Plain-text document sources
+--

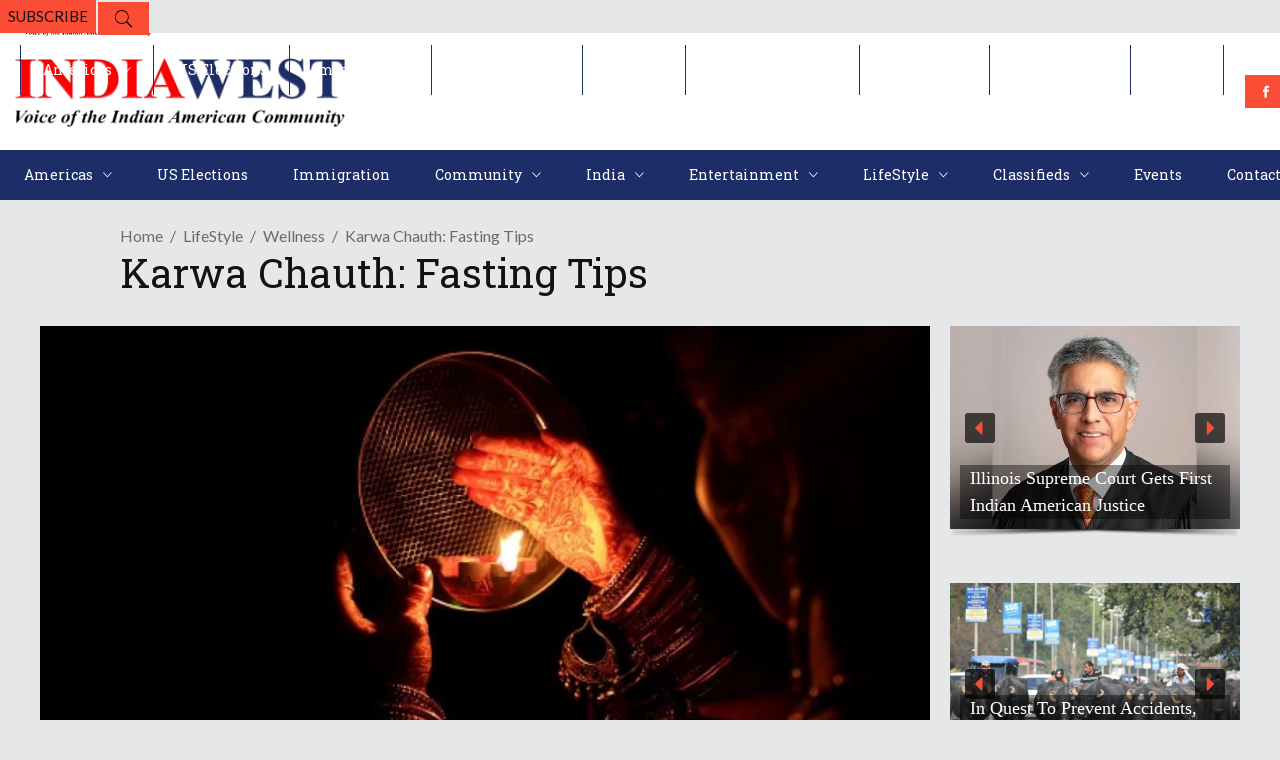

--- FILE ---
content_type: text/html; charset=utf-8
request_url: https://www.google.com/recaptcha/api2/aframe
body_size: 268
content:
<!DOCTYPE HTML><html><head><meta http-equiv="content-type" content="text/html; charset=UTF-8"></head><body><script nonce="xOp60QEH-mFHm9-6UB7oow">/** Anti-fraud and anti-abuse applications only. See google.com/recaptcha */ try{var clients={'sodar':'https://pagead2.googlesyndication.com/pagead/sodar?'};window.addEventListener("message",function(a){try{if(a.source===window.parent){var b=JSON.parse(a.data);var c=clients[b['id']];if(c){var d=document.createElement('img');d.src=c+b['params']+'&rc='+(localStorage.getItem("rc::a")?sessionStorage.getItem("rc::b"):"");window.document.body.appendChild(d);sessionStorage.setItem("rc::e",parseInt(sessionStorage.getItem("rc::e")||0)+1);localStorage.setItem("rc::h",'1768573529264');}}}catch(b){}});window.parent.postMessage("_grecaptcha_ready", "*");}catch(b){}</script></body></html>

--- FILE ---
content_type: application/javascript; charset=utf-8
request_url: https://fundingchoicesmessages.google.com/f/AGSKWxVwDegpdEOkIX5gtg0Nrd05CroWtt4kbO0x2wtmzufpNivp-gEJt6xvY7n1h1ojXksJ0u4jRsUX83bcVwmUYMO_uAcZPBFV4WqywNpR4SCLK6j9cqSeOUjnVvVzuebFxpGXJmd3pxyypwjqQSRTOtqzpCJt4lYUdP152zvA3Cm8LAPupvQkQlrbn5iM/_.html?clicktag==big-ad-switch_/ad/600-/ad.slot./popunder1.
body_size: -1292
content:
window['699f79a8-cc52-43f8-8f60-47efa29076b6'] = true;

+--

Word for word, retype all of the data above, but include no pictures.

Solution to this exercise
--- FILE ---
content_type: text/html; charset=utf-8
request_url: https://www.google.com/recaptcha/api2/aframe
body_size: 268
content:
<!DOCTYPE HTML><html><head><meta http-equiv="content-type" content="text/html; charset=UTF-8"></head><body><script nonce="xOp60QEH-mFHm9-6UB7oow">/** Anti-fraud and anti-abuse applications only. See google.com/recaptcha */ try{var clients={'sodar':'https://pagead2.googlesyndication.com/pagead/sodar?'};window.addEventListener("message",function(a){try{if(a.source===window.parent){var b=JSON.parse(a.data);var c=clients[b['id']];if(c){var d=document.createElement('img');d.src=c+b['params']+'&rc='+(localStorage.getItem("rc::a")?sessionStorage.getItem("rc::b"):"");window.document.body.appendChild(d);sessionStorage.setItem("rc::e",parseInt(sessionStorage.getItem("rc::e")||0)+1);localStorage.setItem("rc::h",'1768573529264');}}}catch(b){}});window.parent.postMessage("_grecaptcha_ready", "*");}catch(b){}</script></body></html>

--- FILE ---
content_type: application/javascript; charset=utf-8
request_url: https://fundingchoicesmessages.google.com/f/AGSKWxVwDegpdEOkIX5gtg0Nrd05CroWtt4kbO0x2wtmzufpNivp-gEJt6xvY7n1h1ojXksJ0u4jRsUX83bcVwmUYMO_uAcZPBFV4WqywNpR4SCLK6j9cqSeOUjnVvVzuebFxpGXJmd3pxyypwjqQSRTOtqzpCJt4lYUdP152zvA3Cm8LAPupvQkQlrbn5iM/_.html?clicktag==big-ad-switch_/ad/600-/ad.slot./popunder1.
body_size: -1292
content:
window['699f79a8-cc52-43f8-8f60-47efa29076b6'] = true;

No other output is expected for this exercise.